What the exercise asks.
Copy word for word the part of the coronavirus column that begins with the words containing "Tom Bossert served" and ends with "on the timeline.".

Selected text.
-- Opening Marker --
This column has been updated.
Tom Bossert served as homeland security adviser to President Trump from 2017 to 2018.
The first phase of the coronavirus outbreak was a domestic challenge for China and a border containment one for the United States and others. Now we are in the second phase: community mitigation. Math and history must guide our next steps.
The near-term objective should be to reduce the acute, exponential growth of the outbreak, in order to reduce suffering and the strain on our health-care system. That will require significant effort, but it can work, as we have seen: Hong Kong and Singapore have achieved linear growth of covid-19 cases, staving off the terrifying exponential upward curve confronting Italy and pushing both the infection rate down and new cases out on the timeline.
The United States needs to take note.
This virus is such a threat because it is both highly infectious and lethal, and not enough people are being tested, despite significant recent effort by the Centers for Disease Control and Prevention. By the time cases are confirmed, significant community transmission has likely already occurred. This is a classic tip-of-the-iceberg phenomenon. It’s also akin to looking at a star; the light we see today was emitted some time ago. But the most useful comparison now is to a fire that threatens to burn out of control. It is one we can still contain, even extinguish — if we act.
The best way to put out the fire is a vaccine, but that is over a year away. In the meantime, we must focus on reducing the height of the outbreak curve. This requires coordination and implementation of non-pharmaceutical interventions. School closures, isolation of the sick, home quarantines of those who have come into contact with the sick, social distancing, telework and large-gathering cancellations must be implemented before the spread of the disease in any community reaches 1 percent. After that, science tells us, these interventions become far less effective.
Simply put, as evidence of human-to-human transmission becomes clear in a community, officials must pull the trigger on aggressive interventions. Time matters. Two weeks of delay can mean the difference between success and failure. Public health experts learned this in 1918 when the Spanish flu killed 50 million to 100 million people around the globe. If we fail to take action, we will watch our health-care system be overwhelmed.
-- Closing Marker --
Given data.
-- Opening Marker --
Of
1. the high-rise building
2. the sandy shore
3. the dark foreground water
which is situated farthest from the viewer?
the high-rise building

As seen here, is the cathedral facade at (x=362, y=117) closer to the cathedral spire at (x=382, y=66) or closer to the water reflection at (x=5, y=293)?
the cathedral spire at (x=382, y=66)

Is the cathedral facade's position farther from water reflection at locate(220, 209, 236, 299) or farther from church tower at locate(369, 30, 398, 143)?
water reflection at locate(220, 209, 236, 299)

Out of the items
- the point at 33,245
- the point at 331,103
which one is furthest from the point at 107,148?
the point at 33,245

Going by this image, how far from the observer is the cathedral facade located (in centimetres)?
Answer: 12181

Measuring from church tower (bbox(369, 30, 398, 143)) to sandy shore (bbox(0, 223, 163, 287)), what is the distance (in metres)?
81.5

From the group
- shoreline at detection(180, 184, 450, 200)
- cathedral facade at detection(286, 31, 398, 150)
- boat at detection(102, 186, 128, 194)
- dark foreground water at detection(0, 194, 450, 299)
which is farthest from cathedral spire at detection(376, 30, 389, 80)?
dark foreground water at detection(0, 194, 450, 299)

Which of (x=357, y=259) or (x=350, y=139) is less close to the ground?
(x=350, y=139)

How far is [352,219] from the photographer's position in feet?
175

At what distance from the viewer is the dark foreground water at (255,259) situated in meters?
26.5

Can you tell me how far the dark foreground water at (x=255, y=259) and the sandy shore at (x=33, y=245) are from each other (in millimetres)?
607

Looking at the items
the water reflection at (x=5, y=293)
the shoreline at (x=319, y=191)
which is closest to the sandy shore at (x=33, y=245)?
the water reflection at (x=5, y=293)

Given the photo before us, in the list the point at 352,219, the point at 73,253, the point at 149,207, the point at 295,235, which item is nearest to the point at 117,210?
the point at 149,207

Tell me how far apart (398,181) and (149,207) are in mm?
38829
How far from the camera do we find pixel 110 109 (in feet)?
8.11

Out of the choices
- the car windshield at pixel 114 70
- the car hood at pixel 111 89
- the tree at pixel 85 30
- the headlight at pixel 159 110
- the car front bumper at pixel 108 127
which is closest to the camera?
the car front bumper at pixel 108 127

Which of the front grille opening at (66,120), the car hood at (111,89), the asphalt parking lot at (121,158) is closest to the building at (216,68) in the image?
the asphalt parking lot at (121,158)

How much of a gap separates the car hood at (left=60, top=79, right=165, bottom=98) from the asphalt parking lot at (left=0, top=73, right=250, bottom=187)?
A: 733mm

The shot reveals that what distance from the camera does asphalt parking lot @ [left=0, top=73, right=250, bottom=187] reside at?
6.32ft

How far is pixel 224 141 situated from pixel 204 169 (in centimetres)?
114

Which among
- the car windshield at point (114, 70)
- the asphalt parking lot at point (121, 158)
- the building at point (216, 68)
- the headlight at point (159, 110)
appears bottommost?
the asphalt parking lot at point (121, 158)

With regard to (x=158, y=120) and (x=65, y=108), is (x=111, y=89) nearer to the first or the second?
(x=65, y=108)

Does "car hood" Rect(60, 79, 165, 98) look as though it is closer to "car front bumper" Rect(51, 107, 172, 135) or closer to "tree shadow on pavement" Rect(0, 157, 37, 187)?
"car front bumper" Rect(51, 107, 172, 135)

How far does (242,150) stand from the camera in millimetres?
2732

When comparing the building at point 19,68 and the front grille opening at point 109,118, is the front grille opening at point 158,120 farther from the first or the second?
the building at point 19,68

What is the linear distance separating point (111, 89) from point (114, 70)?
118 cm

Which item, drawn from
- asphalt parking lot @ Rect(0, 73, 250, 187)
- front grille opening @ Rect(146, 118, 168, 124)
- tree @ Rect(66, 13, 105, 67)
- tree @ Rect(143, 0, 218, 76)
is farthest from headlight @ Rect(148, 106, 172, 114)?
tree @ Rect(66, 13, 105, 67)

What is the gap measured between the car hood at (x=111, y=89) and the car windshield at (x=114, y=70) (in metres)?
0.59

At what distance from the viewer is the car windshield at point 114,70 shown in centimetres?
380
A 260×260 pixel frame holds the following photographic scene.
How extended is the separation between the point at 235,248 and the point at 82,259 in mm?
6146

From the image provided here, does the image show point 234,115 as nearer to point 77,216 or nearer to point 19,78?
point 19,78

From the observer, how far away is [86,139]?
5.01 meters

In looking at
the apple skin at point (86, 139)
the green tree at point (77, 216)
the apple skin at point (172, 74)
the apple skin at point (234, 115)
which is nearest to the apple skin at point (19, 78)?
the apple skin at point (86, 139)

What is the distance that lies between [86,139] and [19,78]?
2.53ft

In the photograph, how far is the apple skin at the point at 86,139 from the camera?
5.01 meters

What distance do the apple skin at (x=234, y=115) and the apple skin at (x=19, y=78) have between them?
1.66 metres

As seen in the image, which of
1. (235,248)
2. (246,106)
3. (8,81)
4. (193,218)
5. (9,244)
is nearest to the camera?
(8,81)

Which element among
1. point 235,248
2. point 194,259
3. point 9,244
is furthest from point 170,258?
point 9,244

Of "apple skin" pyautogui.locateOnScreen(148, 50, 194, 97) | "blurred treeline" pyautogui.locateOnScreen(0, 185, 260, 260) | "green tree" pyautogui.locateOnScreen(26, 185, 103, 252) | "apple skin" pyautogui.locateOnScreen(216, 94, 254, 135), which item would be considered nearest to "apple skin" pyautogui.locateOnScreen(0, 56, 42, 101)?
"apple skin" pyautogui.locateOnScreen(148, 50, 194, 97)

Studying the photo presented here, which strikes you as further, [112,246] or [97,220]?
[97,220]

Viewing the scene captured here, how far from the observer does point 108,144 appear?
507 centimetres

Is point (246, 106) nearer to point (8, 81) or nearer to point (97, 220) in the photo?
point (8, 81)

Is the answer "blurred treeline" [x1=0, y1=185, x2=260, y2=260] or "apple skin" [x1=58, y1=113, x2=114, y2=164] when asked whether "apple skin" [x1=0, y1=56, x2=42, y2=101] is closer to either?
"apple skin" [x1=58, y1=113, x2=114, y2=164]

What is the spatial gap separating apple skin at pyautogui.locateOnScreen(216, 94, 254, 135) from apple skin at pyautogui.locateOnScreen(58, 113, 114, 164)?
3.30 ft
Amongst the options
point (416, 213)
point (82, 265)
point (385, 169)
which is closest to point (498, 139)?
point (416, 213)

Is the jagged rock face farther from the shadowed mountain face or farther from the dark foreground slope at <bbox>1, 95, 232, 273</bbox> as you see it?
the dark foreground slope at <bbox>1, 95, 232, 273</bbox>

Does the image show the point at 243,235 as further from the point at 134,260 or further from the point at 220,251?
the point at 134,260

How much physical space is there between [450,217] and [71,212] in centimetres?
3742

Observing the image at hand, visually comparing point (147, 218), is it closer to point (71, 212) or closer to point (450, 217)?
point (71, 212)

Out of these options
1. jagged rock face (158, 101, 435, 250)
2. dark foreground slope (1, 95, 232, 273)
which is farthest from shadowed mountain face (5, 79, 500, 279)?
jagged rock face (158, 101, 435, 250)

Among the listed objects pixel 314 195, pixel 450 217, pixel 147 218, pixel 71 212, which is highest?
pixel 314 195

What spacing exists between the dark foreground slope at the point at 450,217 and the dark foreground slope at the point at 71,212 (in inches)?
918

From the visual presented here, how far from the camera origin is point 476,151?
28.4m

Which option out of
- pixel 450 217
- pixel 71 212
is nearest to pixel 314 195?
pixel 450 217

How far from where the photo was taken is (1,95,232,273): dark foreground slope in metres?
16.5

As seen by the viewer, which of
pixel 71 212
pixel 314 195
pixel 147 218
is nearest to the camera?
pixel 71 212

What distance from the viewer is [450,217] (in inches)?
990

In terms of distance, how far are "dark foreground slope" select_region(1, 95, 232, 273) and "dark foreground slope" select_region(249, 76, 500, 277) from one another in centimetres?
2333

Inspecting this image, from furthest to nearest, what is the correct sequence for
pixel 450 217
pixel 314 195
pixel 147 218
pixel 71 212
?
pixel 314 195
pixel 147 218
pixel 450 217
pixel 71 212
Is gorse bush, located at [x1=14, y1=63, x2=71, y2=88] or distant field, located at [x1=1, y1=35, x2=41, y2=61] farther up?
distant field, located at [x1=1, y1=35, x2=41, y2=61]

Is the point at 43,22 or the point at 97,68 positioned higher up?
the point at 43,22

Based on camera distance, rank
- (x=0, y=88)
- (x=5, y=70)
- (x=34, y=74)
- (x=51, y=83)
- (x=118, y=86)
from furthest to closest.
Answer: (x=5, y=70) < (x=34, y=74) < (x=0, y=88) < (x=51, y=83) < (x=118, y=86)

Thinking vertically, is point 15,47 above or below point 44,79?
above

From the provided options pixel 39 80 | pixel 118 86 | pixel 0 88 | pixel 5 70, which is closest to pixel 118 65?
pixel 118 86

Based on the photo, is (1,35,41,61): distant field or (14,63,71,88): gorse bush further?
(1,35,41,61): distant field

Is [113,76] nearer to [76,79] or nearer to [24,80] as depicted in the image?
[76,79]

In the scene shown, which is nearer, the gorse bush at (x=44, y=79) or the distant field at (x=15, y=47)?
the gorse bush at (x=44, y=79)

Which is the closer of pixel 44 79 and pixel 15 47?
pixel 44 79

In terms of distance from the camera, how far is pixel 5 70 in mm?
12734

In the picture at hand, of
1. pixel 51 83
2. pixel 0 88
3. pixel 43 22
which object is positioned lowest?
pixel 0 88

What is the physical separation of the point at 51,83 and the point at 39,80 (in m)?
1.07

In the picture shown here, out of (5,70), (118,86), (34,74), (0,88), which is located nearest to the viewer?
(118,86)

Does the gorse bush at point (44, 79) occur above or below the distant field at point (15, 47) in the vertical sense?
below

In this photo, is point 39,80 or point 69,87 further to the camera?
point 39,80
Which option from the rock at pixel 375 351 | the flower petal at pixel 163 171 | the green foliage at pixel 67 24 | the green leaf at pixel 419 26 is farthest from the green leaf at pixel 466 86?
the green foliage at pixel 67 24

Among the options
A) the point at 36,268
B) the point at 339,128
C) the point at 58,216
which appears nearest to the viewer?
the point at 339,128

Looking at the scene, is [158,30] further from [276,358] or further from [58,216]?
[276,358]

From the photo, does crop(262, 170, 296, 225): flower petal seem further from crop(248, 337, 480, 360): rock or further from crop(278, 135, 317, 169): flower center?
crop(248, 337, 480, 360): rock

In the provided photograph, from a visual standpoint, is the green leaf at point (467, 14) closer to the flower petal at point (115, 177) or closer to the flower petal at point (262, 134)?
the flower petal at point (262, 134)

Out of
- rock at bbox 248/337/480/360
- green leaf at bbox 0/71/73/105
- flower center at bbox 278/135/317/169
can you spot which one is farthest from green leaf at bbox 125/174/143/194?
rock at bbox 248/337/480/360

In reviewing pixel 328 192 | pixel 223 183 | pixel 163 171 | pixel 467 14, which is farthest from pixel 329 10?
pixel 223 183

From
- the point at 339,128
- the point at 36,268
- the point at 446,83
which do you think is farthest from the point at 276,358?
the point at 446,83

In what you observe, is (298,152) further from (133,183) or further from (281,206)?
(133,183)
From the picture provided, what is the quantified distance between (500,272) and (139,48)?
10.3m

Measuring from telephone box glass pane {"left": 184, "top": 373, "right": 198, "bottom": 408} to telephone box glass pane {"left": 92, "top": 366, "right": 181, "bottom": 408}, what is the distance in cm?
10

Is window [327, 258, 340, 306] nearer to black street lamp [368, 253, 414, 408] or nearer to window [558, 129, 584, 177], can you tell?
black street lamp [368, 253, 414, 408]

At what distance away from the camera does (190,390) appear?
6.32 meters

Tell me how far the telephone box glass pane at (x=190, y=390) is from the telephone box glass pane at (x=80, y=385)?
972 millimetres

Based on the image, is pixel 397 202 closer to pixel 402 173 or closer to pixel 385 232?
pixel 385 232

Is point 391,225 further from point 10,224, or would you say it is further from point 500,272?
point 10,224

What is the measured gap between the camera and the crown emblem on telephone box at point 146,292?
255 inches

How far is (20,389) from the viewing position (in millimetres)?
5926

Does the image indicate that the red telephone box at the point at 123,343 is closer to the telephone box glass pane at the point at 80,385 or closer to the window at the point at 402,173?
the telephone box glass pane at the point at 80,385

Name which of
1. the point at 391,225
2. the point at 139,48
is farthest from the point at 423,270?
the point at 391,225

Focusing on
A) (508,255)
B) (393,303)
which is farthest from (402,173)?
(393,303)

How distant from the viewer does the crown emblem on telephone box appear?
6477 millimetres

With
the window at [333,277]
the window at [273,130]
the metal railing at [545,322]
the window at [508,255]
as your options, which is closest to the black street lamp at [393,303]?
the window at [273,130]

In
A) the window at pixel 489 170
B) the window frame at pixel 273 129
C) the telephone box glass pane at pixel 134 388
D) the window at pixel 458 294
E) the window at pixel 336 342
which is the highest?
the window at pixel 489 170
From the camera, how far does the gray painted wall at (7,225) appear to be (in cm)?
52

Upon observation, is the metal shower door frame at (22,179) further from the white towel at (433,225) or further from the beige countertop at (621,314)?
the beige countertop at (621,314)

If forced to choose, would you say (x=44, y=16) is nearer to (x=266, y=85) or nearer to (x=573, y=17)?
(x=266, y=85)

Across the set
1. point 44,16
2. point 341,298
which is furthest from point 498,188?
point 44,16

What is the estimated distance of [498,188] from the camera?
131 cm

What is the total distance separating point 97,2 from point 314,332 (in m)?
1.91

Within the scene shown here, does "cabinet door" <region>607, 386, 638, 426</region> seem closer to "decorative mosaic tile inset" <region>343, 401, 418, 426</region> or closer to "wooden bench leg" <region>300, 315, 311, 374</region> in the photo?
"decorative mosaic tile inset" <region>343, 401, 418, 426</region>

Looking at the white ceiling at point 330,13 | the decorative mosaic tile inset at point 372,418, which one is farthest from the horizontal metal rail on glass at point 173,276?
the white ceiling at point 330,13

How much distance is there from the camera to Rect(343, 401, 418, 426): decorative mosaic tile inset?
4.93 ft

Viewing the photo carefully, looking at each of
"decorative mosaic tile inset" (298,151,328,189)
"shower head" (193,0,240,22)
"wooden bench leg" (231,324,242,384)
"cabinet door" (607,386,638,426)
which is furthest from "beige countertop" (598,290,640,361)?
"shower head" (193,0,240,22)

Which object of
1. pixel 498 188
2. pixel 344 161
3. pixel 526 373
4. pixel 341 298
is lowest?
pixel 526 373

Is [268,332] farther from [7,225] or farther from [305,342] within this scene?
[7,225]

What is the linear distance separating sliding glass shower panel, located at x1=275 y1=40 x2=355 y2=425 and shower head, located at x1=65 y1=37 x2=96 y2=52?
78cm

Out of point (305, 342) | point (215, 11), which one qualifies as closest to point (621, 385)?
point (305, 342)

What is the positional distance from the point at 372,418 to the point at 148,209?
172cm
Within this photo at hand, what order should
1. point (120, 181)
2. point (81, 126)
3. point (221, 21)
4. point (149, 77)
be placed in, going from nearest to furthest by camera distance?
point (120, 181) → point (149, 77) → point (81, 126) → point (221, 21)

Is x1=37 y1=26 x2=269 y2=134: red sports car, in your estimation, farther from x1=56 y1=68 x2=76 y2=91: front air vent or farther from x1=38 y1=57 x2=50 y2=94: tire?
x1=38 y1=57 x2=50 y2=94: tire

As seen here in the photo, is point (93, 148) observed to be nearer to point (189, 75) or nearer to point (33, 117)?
-- Closing Marker --
The completed task.
Tom Bossert served as homeland security adviser to President Trump from 2017 to 2018.
The first phase of the coronavirus outbreak was a domestic challenge for China and a border containment one for the United States and others. Now we are in the second phase: community mitigation. Math and history must guide our next steps.
The near-term objective should be to reduce the acute, exponential growth of the outbreak, in order to reduce suffering and the strain on our health-care system. That will require significant effort, but it can work, as we have seen: Hong Kong and Singapore have achieved linear growth of covid-19 cases, staving off the terrifying exponential upward curve confronting Italy and pushing both the infection rate down and new cases out on the timeline.